Escolher quais atributos aumentar, como gerenciar o escasso dinheiro (o Japão é primeiro mundo mas mesmo assim os adolescentes se MATAM nas ruas pra conseguir uns míseros centavos pra comprar doce) e quais golpes comprar torna cada personagem e cada jogatina inteiramente ÚNICOS, permitindo muitos estilos de luta diferentes e consequentemente mais facilidade contra algumas gangues e mais dificuldade contra outras. Como todo RPG, tem horas em que é precisa gastar horas matando inimigos para conseguir os pontos necessários para melhorar algum atributo ou escolher aquele golpe que você quer tanto. É por isso que os passwords do jogo, aquelas senhas gigantes que salvam o seu progresso, são compartilhadas entre jogadores até hoje. Quer ver como é um personagem com chute no máximo e uma pirueta como golpe? Tem uma senha para isso. Quer ver um personagem só com socos e ganchos? Tem outra. Dar sua senha para um coleguinha para que ele visse como você montou seu personagem era uma possibilidade fantástica, em que o jogador se sentia CO-AUTOR do jogo, moldando o personagem e podendo expor sua obra para os outros.
Essa espécie bizarra de multiplayer à distância somava-se a um multiplayer-de-sofá impecável, com a possibilidade de um jogador machucar o outro (sem querer ou sem-querer-querendo, como em “Golden Axe“) mas também de trabalhar em equipe, com vários golpes que permitem que dois jogadores se unam em alguma manobra devastadora – que inclui até um poder ARREMESSAR o outro na direção dos inimigos, mas com carinho, e por uma boa causa.
Inimitável
A tentativa de ocidentalizar o jogo não conseguiu esconder sua ambientação japonesa em parte por conta dos cenários muito característicos, mas em parte também por seu ar de desenho japonês: os personagens vão conversando enquanto se esmurram e a animação dos personagens é fantástica. Todo mundo que apanha reage com hilárias expressões faciais e frases de efeito, faz caretas típicas e tem uma gama enorme de pequenos movimentos engraçados ao interagir com o cenário.

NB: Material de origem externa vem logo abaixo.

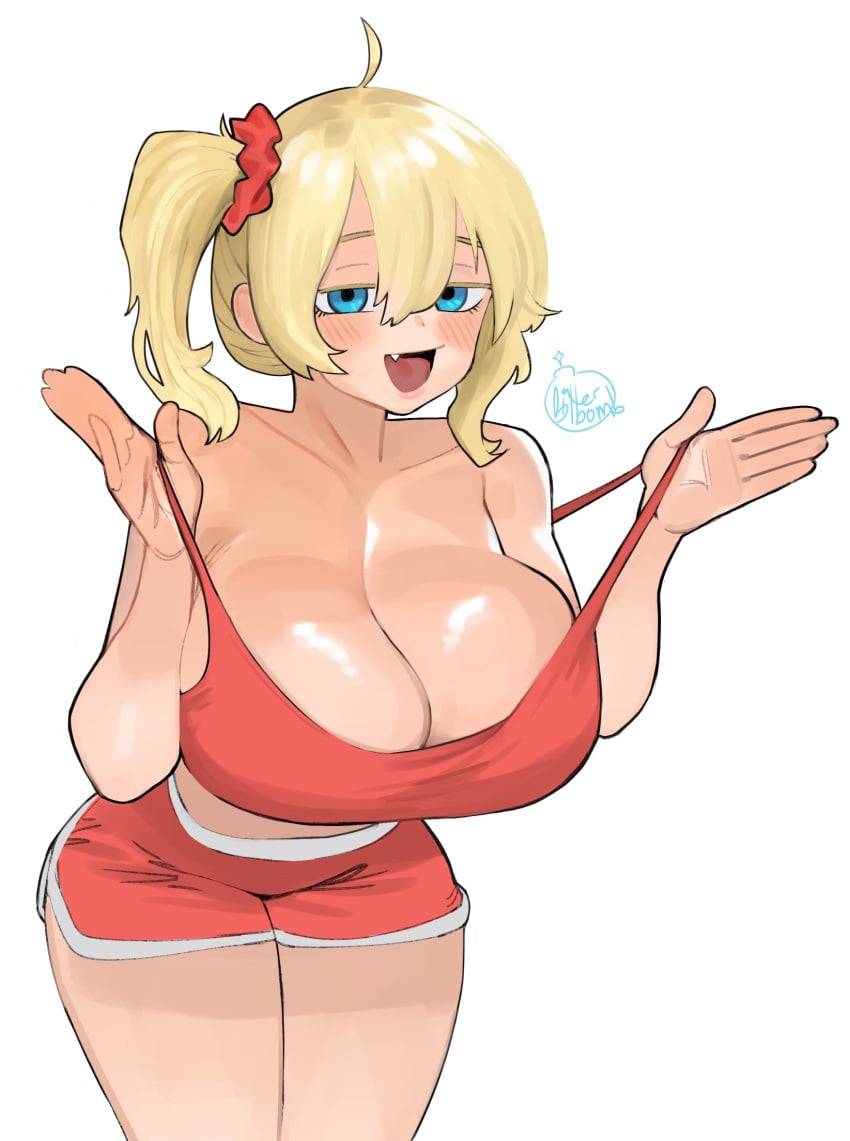 1girls big_breasts blonde_female blonde_hair blue_eyes blush blushing breasts child_bearing_hips cleavage curvaceous curves curvy curvy_body curvy_female curvy_figure curvy_hips deep_cleavage female female_only florida-chan_(ryuseihashida) gigantic_breasts hips huge_breasts large_breasts light_blue_eyes light_blush oc oerba_yun_fang open_mouth original_character pulling_clothing ryusei_hashida shiny_skin smug smug_expression smug_face sweet_dynamite tagme thick thick_thighs thighs tied_hair white_background wide_hips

Nunca na história do Nintendinho se viu poucos pixeis TÃO BEM ANIMADOS, tornando a estética de “River City Ransom” uma enorme influência para os jogos de visual retrô que voltaram com tudo nos videogames atuais, mesmo que sua jogabilidade refinada tenha passado décadas praticamente sem imitações. O jogo “Scott Pilgrim vs. The World” se aproveitou desse vácuo para criar em 2010 uma cópia descadara de “River City Ransom”, tanto nos pixeis quanto na jogabilidade, mas com alguns poucos toques modernos num gênero que aprendeu pouca coisa desde o fim da Technos lá no começo dos anos 90. É por isso que “River City Ransom” resiste ao teste do tempo: quinze anos depois, ainda é muito difícil recriar sua mistura de luta, RPG, mundo aberto, humor e uma ambientação japonesa CAMUFLADA pelos ocidentais cagões.